** Start **
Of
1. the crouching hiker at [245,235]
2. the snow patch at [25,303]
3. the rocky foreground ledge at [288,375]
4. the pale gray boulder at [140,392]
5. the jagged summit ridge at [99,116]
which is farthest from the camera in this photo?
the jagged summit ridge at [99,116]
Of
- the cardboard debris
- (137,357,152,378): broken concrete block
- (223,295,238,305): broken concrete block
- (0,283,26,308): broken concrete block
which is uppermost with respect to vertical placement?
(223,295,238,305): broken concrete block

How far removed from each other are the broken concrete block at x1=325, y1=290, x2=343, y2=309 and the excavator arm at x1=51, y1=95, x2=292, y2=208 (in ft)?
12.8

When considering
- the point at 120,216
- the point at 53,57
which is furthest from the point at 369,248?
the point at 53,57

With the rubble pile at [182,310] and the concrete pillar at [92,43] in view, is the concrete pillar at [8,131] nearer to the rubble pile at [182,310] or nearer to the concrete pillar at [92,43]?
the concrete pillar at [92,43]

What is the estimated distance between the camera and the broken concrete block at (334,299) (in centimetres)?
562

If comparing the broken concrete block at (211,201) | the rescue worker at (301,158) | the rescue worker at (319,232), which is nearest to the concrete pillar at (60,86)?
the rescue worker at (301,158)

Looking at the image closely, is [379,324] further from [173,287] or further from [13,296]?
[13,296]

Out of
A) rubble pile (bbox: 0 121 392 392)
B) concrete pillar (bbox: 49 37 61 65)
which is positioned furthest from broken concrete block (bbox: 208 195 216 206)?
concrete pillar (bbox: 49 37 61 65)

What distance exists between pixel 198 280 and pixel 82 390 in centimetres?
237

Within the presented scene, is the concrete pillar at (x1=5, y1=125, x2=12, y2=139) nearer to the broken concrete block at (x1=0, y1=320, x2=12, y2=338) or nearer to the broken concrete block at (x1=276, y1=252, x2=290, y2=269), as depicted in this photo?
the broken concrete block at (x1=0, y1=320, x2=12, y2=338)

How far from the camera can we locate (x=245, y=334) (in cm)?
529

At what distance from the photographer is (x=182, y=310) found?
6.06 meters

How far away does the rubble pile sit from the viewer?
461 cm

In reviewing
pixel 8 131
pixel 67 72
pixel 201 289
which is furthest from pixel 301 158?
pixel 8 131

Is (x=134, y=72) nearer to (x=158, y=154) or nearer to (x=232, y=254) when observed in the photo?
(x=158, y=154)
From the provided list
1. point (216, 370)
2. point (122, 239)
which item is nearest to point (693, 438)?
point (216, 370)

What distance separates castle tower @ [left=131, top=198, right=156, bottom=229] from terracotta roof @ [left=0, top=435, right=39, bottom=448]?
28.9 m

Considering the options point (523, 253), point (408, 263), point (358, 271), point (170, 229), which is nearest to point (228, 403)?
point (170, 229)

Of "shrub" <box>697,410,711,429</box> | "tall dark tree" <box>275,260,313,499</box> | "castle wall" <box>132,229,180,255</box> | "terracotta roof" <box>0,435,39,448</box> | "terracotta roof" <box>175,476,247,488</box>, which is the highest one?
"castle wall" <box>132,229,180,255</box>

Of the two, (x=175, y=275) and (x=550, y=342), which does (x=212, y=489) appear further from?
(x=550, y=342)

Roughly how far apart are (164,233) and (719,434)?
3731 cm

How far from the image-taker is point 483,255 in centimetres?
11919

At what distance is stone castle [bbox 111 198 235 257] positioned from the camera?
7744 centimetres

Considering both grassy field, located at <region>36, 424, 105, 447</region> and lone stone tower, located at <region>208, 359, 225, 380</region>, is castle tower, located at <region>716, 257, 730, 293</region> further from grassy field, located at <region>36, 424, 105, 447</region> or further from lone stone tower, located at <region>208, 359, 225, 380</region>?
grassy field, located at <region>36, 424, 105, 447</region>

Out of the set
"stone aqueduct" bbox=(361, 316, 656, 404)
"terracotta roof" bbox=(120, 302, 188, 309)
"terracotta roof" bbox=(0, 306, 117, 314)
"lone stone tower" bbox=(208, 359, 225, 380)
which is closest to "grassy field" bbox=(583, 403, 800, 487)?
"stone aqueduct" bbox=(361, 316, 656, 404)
** End **
The records above should be repeated in full, exactly as given.

Of
1. the crouching hiker at [245,235]
2. the snow patch at [25,303]
3. the rocky foreground ledge at [288,375]
4. the pale gray boulder at [140,392]
5. the jagged summit ridge at [99,116]
which is farthest from the camera in this photo?
the jagged summit ridge at [99,116]
Of
- the cardboard debris
- (137,357,152,378): broken concrete block
- (223,295,238,305): broken concrete block
- (0,283,26,308): broken concrete block
which is uppermost with respect to vertical placement?
(223,295,238,305): broken concrete block

How far removed from each other are the broken concrete block at x1=325, y1=290, x2=343, y2=309 and the excavator arm at x1=51, y1=95, x2=292, y2=208 (in ft)?
12.8

When considering
- the point at 120,216
- the point at 53,57
which is furthest from the point at 369,248?
the point at 53,57

With the rubble pile at [182,310] and the concrete pillar at [92,43] in view, is the concrete pillar at [8,131] nearer to the rubble pile at [182,310] or nearer to the concrete pillar at [92,43]?
the concrete pillar at [92,43]

What is the estimated distance between the camera and the broken concrete block at (334,299) (in centimetres)?
562

If comparing the broken concrete block at (211,201) | the rescue worker at (301,158) | the rescue worker at (319,232), which is nearest to the concrete pillar at (60,86)?
the rescue worker at (301,158)

Looking at the image closely, is [379,324] further from [173,287] or further from [13,296]?
[13,296]

Out of
A) rubble pile (bbox: 0 121 392 392)
B) concrete pillar (bbox: 49 37 61 65)
which is positioned furthest from broken concrete block (bbox: 208 195 216 206)?
concrete pillar (bbox: 49 37 61 65)

What distance exists between pixel 198 280 and pixel 82 390 in centimetres?
237

Within the presented scene, is the concrete pillar at (x1=5, y1=125, x2=12, y2=139) nearer to the broken concrete block at (x1=0, y1=320, x2=12, y2=338) or nearer to the broken concrete block at (x1=276, y1=252, x2=290, y2=269), as depicted in this photo?
the broken concrete block at (x1=0, y1=320, x2=12, y2=338)

How far from the camera can we locate (x=245, y=334) (in cm)?
529

At what distance from the photographer is (x=182, y=310) found?
6.06 meters

How far away does the rubble pile sit from the viewer?
461 cm

In reviewing
pixel 8 131
pixel 67 72
pixel 201 289
which is furthest from pixel 301 158?
pixel 8 131

Is (x=134, y=72) nearer to (x=158, y=154) or nearer to (x=232, y=254) when observed in the photo?
(x=158, y=154)
From the provided list
1. point (216, 370)
2. point (122, 239)
which item is nearest to point (693, 438)?
point (216, 370)

What distance separates castle tower @ [left=131, top=198, right=156, bottom=229] from terracotta roof @ [left=0, top=435, right=39, bottom=448]?
28.9 m

Considering the options point (523, 253), point (408, 263), point (358, 271), point (170, 229), which is nearest to point (228, 403)?
point (170, 229)

Of "shrub" <box>697,410,711,429</box> | "tall dark tree" <box>275,260,313,499</box> | "castle wall" <box>132,229,180,255</box> | "terracotta roof" <box>0,435,39,448</box> | "terracotta roof" <box>175,476,247,488</box>, which is the highest one?
"castle wall" <box>132,229,180,255</box>

Of the two, (x=175, y=275) and (x=550, y=342), which does (x=212, y=489) appear further from?
(x=550, y=342)

Roughly how far apart are (164,233) and (719,434)?
3731 cm

How far from the image-taker is point 483,255 in centimetres?
11919

At what distance is stone castle [bbox 111 198 235 257] positioned from the camera?
7744 centimetres

Considering both grassy field, located at <region>36, 424, 105, 447</region> and lone stone tower, located at <region>208, 359, 225, 380</region>, is castle tower, located at <region>716, 257, 730, 293</region> further from grassy field, located at <region>36, 424, 105, 447</region> or further from lone stone tower, located at <region>208, 359, 225, 380</region>?
grassy field, located at <region>36, 424, 105, 447</region>

Out of the set
"stone aqueduct" bbox=(361, 316, 656, 404)
"terracotta roof" bbox=(120, 302, 188, 309)
"terracotta roof" bbox=(0, 306, 117, 314)
"lone stone tower" bbox=(208, 359, 225, 380)
which is closest to "grassy field" bbox=(583, 403, 800, 487)?
"stone aqueduct" bbox=(361, 316, 656, 404)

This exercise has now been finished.